Opinión

Cuando quien decide es una máquina

La humanidad está inmersa en una revolución tecnológica sin precedentes. En los últimos años, los algoritmos han pasado de ser abstracciones matemáticas a formar parte integrante de nuestras vidas y usarse cada vez más para sustituir la toma de decisiones. Los departamentos de recursos humanos los usan para contrataciones, los bancos para conceder créditos y hasta en Pensilvania las decisiones sobre la libertad condicional de los presos o sus fianzas se basan en algoritmos.

Estos pueden procesar en milésimas de segundo una cantidad ingente de información y ofrecernos una propuesta aparentemente limpia e imparcial. Sin embargo, esa decisión no tiene por qué ser objetiva y puede ser tan subjetiva como las propias empresas que los han programado. Tienden a la simplificación de las relaciones sociales y como no pueden procesar absolutamente todos los datos que acompañan nuestro devenir cotidiano, eliminan aquellos que no consideran relevantes sustituyendo los más difíciles de obtener por los más simples. Así aparecen los sesgos que ya se han detectado en plataformas como Facebook, que discriminaba a ciertos colectivos a través de su herramienta de anuncios. O Instagram, donde un estudio de la Universidad de Columbia concluía que era más probable que en la aplicación se diese a las mujeres menos visibilidad que a los hombres.

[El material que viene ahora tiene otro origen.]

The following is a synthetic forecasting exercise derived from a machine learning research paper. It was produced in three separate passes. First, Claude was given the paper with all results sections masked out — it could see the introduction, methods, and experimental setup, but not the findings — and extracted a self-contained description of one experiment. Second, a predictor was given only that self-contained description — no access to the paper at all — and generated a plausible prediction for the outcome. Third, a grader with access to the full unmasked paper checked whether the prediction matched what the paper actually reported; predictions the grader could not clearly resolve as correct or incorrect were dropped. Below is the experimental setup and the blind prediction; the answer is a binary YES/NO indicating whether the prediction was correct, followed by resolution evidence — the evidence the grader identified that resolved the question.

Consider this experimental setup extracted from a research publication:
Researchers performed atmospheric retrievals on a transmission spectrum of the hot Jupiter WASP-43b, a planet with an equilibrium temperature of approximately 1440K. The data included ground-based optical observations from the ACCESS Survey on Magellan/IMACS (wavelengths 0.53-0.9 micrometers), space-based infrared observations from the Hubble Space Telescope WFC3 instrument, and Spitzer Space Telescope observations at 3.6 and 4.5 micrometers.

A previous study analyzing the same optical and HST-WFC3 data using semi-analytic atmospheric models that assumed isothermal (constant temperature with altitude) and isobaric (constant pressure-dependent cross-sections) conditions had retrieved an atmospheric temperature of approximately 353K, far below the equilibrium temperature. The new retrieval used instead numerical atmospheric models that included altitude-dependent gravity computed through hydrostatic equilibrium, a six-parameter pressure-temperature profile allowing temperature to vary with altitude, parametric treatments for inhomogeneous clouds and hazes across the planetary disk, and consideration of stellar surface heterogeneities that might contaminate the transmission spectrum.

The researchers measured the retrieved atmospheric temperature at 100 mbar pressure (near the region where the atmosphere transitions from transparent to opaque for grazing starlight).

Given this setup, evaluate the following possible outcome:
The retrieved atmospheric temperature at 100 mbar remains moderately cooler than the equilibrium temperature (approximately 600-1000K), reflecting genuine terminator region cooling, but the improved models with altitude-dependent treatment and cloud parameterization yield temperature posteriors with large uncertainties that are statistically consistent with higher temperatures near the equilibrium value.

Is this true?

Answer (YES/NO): NO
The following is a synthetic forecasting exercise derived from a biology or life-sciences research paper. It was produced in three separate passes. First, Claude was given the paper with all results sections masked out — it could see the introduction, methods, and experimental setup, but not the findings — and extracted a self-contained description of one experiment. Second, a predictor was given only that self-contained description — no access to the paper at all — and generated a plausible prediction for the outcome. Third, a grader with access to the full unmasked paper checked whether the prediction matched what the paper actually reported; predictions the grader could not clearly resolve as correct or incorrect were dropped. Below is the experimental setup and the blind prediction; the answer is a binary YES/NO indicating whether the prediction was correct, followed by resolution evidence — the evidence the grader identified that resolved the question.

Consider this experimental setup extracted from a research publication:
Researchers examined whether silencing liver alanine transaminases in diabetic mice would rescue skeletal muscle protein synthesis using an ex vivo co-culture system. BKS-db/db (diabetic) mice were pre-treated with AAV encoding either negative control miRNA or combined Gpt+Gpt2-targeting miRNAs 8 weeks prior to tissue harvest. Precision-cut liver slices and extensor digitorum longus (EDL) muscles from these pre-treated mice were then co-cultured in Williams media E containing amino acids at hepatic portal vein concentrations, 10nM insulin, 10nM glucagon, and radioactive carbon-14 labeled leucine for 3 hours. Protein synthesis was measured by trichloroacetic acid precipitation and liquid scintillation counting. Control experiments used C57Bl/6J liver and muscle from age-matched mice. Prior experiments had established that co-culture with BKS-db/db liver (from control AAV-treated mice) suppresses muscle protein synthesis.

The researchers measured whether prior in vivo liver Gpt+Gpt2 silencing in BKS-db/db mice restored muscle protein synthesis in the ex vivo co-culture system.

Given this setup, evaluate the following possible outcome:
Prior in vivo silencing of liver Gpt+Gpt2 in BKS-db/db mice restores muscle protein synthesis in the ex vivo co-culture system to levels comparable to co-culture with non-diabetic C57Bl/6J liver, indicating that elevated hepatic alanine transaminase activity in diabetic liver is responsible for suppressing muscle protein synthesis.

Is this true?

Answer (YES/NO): YES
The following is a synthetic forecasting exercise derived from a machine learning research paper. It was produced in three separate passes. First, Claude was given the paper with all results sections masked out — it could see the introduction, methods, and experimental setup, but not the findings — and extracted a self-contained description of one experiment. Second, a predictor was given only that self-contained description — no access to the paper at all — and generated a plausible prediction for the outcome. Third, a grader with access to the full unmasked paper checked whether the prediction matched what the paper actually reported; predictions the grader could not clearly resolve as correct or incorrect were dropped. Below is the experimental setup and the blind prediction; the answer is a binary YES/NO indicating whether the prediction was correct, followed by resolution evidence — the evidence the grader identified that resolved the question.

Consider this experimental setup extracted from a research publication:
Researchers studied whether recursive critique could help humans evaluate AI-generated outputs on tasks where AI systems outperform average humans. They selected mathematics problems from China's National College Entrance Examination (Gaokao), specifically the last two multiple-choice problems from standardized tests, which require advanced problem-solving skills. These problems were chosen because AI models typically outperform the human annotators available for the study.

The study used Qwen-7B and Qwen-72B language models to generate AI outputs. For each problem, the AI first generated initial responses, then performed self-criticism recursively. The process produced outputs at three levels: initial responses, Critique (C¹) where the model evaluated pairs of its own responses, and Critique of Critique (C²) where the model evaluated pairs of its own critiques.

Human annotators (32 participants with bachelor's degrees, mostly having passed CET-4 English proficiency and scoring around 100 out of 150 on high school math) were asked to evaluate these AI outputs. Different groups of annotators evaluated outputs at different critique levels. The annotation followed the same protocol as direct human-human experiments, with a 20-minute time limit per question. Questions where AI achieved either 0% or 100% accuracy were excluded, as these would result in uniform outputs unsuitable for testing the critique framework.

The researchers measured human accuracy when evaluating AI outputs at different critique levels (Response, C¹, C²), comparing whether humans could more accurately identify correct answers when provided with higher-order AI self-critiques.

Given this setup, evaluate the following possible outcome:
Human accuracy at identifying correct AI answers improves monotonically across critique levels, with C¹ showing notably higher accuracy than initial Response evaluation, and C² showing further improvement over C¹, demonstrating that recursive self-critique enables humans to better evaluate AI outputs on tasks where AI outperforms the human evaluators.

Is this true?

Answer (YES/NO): YES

En el pasado, tecnología y sociedad caminaban a prudencial distancia, pero hoy la aplicación de las tecnologías de inteligencia artificial (IA) cada vez a más aspectos cotidianos, tiene evidentes implicaciones jurídicas, socio-económicas y éticas. El debate en torno a estas debe darse sobre cómo lograr que las máquinas inteligentes estén guiadas y orientadas hacia el bien común, lo que supondrá un reto no solo tecnológico sino filosófico.

Las máquinas amenazan con querer imitar a la inteligencia humana, pero como carecen de nuestro esquema de valores (no distingue entre el bien y el mal), actuarán teniendo en cuenta los datos que tengan y su propio aprendizaje. De ahí que los expertos sugieran poner el foco no tanto en estas, sino en las personas que las enseñan.

Mientras tanto, ¿qué podemos hacer los ciudadanos para exigir que la IA que afecta a nuestra vida cotidiana sea más justa? Pues lo primero tomando conciencia de que los algoritmos no son imparciales, sino que como dice Cathy O’Neil, son "opiniones encerradas en matemáticas". Segundo, sentando en el diván a su aprendizaje, para fijar criterios éticos sólidos, con la idea de prevenir asimetrías y buscar la equidad, la transparencia y la responsabilidad, sin sesgos, cajas negras o cualquier otro elemento que ponga en tela de juicio los beneficios que aporta.

El objetivo de los algoritmos no puede ser hacer obsoleta la inteligencia humana, sino potenciarla, porque un algoritmo podría ser superior a un humano, pero nada supera la combinación de humano y algoritmo. En cualquier caso, hay que mantener en nuestro poder el botón rojo de apagado por si se nos presenta la emergencia de tener que desactivar un robot desbocado.